Le solde après aides s'étale : sur le cas type à Saint-Georges-de-Livoye, le reste à charge d'un ménage très modeste ressort à 6 000 € après aide ANAH et prise en charge de l'accompagnement. Étalé sur quinze ans en éco-prêt à taux zéro, cela représente de l'ordre de 35 € par mois, à comparer aux 1 620 € d'économie annuelle attendue sur la facture d'énergie.
Les données publiques dessinent un gisement précis : un bassin de travaux structuré autour de CA Mont-Saint-Michel-Normandie, 172 diagnostics publiés pour 1 000 résidences principales, environ 74 logements occupés par leur propriétaire. Ce volume ne préjuge d'aucune éligibilité individuelle : il indique seulement où se concentrent, à Saint-Georges-de-Livoye, les situations où le scénario décrit sur cette page a le plus de chances d'être pertinent.
Sur la facture, ce poste vaut 1 032 € à 1 622 € par an à Saint-Georges-de-Livoye : l'installation d'une pompe à chaleur air/eau couvre 35 à 55 % des consommations, soit 15 100 kWh au mieux sur la base conventionnelle de la zone H1a.

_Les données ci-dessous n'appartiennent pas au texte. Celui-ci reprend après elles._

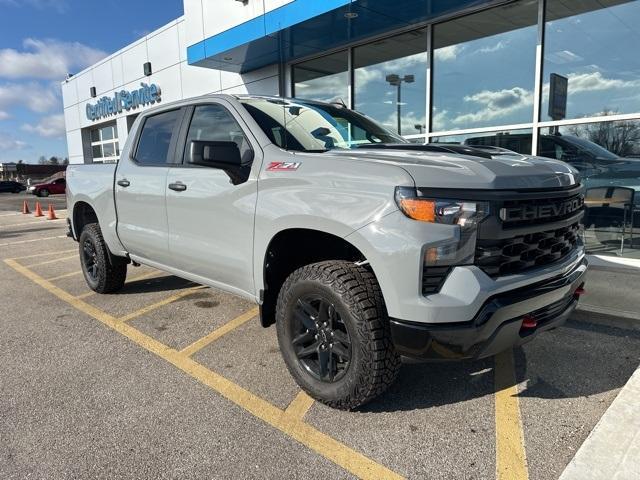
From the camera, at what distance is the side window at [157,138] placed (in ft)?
13.8

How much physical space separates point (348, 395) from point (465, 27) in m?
7.20

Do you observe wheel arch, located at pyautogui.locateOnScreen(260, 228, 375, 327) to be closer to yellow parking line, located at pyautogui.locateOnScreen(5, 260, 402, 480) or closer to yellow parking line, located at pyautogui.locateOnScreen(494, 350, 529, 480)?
yellow parking line, located at pyautogui.locateOnScreen(5, 260, 402, 480)

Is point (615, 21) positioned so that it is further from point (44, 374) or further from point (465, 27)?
point (44, 374)

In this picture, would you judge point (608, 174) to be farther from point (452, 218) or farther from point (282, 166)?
point (282, 166)

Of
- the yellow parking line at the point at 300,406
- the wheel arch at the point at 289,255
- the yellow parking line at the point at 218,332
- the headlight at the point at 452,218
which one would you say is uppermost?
the headlight at the point at 452,218

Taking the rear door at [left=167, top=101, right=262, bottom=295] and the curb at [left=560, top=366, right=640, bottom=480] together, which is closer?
the curb at [left=560, top=366, right=640, bottom=480]

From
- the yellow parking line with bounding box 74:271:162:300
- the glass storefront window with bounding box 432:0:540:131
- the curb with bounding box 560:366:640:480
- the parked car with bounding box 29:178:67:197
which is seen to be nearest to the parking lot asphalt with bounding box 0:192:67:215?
the parked car with bounding box 29:178:67:197

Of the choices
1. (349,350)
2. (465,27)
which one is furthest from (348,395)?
(465,27)

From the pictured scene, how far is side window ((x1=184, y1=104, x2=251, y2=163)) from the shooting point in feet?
11.3

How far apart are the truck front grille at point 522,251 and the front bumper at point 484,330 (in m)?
0.13

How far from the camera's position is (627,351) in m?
3.72

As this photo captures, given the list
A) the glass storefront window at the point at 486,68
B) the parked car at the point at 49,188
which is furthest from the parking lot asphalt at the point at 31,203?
the glass storefront window at the point at 486,68

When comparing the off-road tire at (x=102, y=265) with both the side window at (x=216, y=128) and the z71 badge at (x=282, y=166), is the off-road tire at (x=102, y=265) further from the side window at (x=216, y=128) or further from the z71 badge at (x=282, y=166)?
the z71 badge at (x=282, y=166)

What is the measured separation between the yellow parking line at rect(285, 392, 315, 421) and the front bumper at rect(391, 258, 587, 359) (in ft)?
2.69
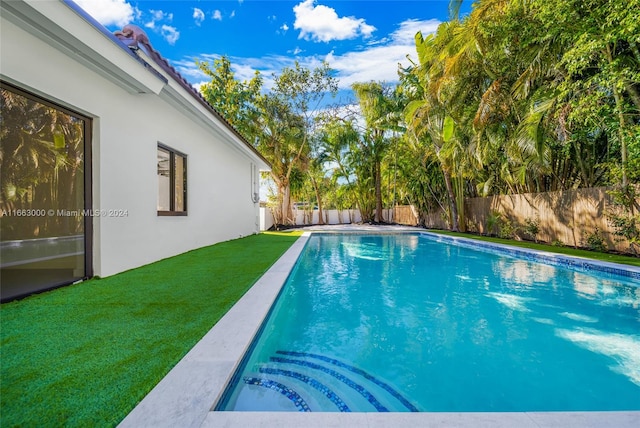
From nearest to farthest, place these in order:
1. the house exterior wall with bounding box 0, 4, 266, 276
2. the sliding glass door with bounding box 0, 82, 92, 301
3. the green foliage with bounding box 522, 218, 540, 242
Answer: the house exterior wall with bounding box 0, 4, 266, 276 < the sliding glass door with bounding box 0, 82, 92, 301 < the green foliage with bounding box 522, 218, 540, 242

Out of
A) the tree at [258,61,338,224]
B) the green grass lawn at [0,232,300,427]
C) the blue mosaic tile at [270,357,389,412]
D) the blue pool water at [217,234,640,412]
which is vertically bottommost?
the blue pool water at [217,234,640,412]

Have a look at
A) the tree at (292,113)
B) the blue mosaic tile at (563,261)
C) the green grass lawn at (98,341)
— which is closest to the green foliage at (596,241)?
the blue mosaic tile at (563,261)

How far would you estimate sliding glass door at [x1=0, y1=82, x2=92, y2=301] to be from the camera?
425 cm

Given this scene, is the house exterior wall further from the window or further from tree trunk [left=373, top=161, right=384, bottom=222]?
tree trunk [left=373, top=161, right=384, bottom=222]

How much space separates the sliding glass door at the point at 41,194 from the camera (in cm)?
425

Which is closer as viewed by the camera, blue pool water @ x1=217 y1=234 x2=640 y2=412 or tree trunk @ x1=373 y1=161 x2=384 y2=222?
blue pool water @ x1=217 y1=234 x2=640 y2=412

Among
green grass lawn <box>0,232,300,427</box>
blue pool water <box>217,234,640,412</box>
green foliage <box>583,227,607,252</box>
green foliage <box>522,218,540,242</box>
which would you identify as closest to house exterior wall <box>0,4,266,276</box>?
green grass lawn <box>0,232,300,427</box>

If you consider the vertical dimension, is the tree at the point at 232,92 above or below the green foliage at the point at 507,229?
above

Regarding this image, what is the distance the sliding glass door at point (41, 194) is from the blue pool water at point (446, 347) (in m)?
3.26

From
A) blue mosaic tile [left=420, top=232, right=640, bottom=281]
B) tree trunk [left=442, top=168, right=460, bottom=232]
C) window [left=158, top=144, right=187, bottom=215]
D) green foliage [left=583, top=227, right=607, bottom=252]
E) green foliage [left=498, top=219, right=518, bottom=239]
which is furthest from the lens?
tree trunk [left=442, top=168, right=460, bottom=232]

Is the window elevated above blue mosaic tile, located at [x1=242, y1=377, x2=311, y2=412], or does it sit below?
above

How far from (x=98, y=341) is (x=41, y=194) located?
7.40 meters

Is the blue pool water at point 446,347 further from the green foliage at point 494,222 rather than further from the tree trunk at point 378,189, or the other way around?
the tree trunk at point 378,189

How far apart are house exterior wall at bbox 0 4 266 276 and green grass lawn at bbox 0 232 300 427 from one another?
873 mm
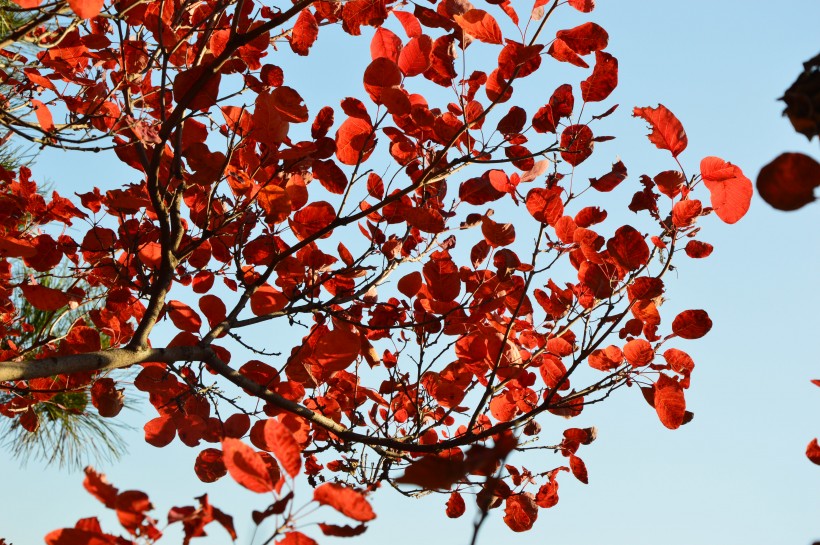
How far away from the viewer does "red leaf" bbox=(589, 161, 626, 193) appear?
1.99m

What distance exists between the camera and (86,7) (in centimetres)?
139

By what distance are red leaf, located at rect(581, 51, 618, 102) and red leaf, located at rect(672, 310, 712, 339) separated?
2.08ft

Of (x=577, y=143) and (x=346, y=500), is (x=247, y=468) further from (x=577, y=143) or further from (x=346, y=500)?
(x=577, y=143)

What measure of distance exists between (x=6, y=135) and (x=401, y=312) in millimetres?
1992

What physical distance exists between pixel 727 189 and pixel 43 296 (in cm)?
179

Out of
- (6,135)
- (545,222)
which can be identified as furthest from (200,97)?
(6,135)

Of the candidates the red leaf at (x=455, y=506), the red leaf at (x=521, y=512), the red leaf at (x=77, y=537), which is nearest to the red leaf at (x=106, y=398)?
the red leaf at (x=77, y=537)

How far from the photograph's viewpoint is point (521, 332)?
2.25m

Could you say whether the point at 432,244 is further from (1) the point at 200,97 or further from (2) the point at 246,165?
(1) the point at 200,97

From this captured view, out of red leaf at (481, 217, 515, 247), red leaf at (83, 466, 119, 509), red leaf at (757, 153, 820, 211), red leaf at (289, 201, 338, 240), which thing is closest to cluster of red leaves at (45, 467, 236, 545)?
red leaf at (83, 466, 119, 509)

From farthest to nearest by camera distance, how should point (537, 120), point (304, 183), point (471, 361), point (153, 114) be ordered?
point (153, 114) → point (471, 361) → point (537, 120) → point (304, 183)

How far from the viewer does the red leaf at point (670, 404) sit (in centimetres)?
183

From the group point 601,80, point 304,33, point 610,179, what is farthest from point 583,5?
point 304,33

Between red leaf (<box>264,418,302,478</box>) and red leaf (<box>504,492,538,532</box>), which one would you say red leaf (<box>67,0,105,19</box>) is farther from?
red leaf (<box>504,492,538,532</box>)
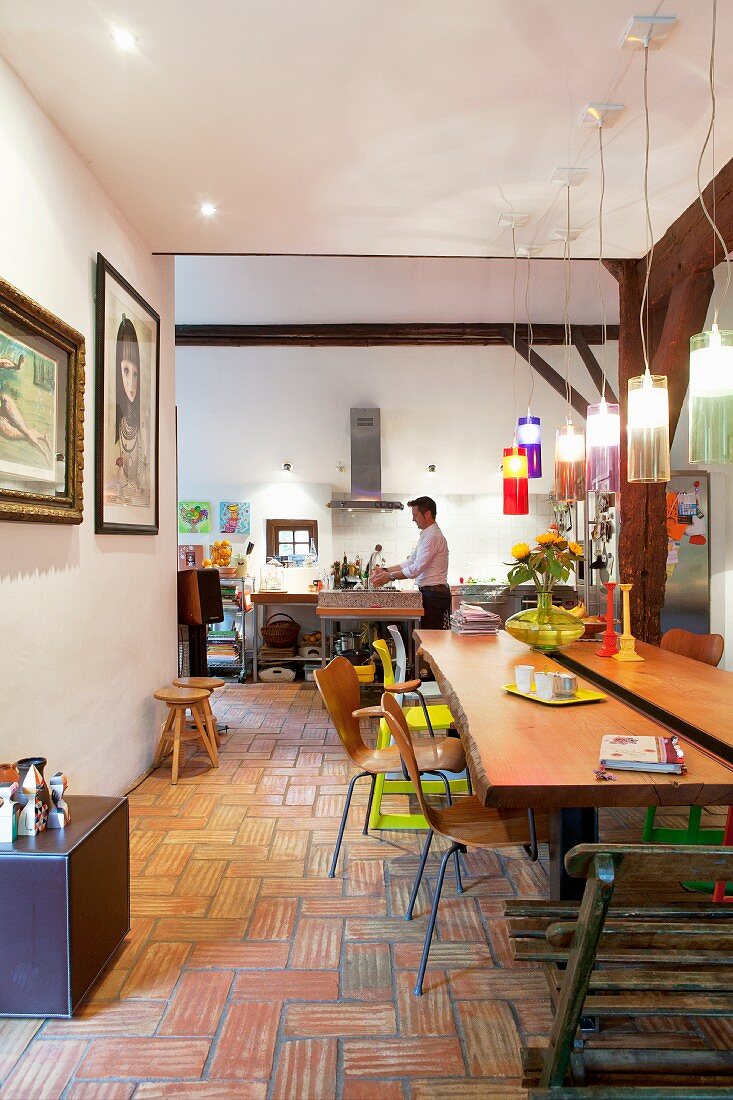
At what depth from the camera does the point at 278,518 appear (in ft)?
31.0

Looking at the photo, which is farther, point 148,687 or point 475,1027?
point 148,687

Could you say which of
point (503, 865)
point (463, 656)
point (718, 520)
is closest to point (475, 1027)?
point (503, 865)

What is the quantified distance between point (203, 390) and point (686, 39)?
6338mm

Amortissement à Saint-Georges-de-Livoye : le poste de 12 600 € s'étale sur une vingtaine d'années d'usage, soit 630 € par an. Encore faut-il que un SCOP ≥ 4 à 55 °C de température de départ reste vérifié après travaux, faute de quoi la performance se dégrade avant la fin de l'amortissement.

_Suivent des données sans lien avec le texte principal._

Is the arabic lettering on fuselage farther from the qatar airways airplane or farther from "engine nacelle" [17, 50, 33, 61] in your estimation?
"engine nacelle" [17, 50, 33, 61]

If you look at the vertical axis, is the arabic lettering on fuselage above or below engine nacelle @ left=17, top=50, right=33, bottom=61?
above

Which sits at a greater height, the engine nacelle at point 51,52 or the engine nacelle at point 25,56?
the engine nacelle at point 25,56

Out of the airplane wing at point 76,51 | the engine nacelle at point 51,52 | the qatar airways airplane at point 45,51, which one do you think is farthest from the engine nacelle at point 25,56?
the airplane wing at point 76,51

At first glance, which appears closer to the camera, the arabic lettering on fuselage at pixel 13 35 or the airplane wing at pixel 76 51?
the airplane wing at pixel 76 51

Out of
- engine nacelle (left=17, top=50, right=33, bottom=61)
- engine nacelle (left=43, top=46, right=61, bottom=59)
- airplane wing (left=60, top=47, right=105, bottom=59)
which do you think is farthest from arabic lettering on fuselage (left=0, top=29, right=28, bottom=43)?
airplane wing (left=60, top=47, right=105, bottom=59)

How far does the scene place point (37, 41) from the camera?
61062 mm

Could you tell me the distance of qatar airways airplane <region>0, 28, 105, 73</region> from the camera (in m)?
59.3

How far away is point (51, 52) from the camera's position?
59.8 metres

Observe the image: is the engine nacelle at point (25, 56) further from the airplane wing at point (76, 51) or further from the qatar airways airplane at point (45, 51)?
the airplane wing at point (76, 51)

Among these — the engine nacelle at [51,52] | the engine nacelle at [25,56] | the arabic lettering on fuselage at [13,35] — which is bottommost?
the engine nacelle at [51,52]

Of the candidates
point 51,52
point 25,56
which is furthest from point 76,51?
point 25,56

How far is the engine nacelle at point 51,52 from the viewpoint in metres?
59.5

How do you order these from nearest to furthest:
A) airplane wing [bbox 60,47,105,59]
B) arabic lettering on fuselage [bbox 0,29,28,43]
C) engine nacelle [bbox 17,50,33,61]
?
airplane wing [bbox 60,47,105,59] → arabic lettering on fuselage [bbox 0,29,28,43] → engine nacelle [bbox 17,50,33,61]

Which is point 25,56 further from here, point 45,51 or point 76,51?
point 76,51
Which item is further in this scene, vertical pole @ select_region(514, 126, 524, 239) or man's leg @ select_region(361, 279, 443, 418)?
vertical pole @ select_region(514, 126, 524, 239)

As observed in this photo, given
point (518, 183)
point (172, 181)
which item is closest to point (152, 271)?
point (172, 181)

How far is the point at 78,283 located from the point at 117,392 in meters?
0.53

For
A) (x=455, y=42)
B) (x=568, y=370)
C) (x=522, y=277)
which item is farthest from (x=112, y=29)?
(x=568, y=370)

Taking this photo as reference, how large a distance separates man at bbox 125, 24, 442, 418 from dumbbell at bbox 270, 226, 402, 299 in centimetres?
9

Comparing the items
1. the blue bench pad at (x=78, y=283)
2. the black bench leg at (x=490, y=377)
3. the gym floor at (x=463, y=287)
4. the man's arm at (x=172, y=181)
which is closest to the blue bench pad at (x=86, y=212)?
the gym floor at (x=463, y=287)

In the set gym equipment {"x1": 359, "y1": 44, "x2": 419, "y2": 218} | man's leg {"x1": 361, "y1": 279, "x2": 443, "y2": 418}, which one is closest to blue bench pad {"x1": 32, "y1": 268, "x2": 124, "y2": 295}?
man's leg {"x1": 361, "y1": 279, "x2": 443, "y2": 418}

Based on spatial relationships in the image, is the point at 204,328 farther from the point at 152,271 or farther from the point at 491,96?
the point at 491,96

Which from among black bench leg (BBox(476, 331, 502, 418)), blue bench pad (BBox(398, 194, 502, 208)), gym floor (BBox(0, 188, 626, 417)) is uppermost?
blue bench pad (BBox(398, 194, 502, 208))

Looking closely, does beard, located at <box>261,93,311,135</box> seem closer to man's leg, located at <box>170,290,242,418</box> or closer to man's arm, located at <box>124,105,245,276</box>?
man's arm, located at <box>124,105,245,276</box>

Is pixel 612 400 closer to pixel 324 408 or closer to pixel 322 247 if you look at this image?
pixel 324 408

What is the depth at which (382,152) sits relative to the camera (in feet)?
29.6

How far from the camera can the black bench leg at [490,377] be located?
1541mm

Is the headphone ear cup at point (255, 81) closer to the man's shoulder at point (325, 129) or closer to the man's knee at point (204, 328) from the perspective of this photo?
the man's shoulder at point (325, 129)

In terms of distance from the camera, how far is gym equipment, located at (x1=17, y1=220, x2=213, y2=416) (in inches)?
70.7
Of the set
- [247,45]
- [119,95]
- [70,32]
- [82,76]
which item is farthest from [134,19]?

Le critère à écrire noir sur blanc dans le devis pour l'installation d'une pompe à chaleur air/eau à Saint-Georges-de-Livoye est un SCOP ≥ 4 à 55 °C de température de départ. Sans cette mention, ni l'aide ni le certificat d'économies d'énergie ne sont sécurisés, et le contrôle sur site peut conduire à un refus de versement du solde.
La densité de diagnostics renseigne sur la maturité du marché : 16 DPE publiés par l'ADEME à Saint-Georges-de-Livoye, soit 172 pour 1 000 résidences principales. Un tel volume conditionne les délais de un frigoriste RGE QualiPAC, dont l'intervention sur l'installation d'une pompe à chaleur air/eau dure deux à quatre jours.
Statut d'occupation à Saint-Georges-de-Livoye : 74 logements occupés par leur propriétaire, soit 80 % du parc. La décision d'engager l'installation d'une pompe à chaleur air/eau y est directe ; ailleurs, elle passe par un bailleur dont le calcul de rentabilité et les aides diffèrent.
La zone climatique n'est pas un détail administratif : à Saint-Georges-de-Livoye, en zone H1a, la base conventionnelle retenue est de 250 kWh/m²/an. C'est elle qui fixe le retour sur investissement de l'installation d'une pompe à chaleur air/eau et qui explique qu'un même ouvrage soit prioritaire ici et secondaire dans une zone plus tempérée.
Trois pièces décident du versement à Saint-Georges-de-Livoye : le devis portant un SCOP ≥ 4 à 55 °C de température de départ, l'attestation RGE de un frigoriste RGE QualiPAC et la fiche d'équilibrage hydraulique des émetteurs. Leur absence ne fait pas perdre le droit à l'aide — jusqu'à 32 000 € — mais elle en gèle le paiement.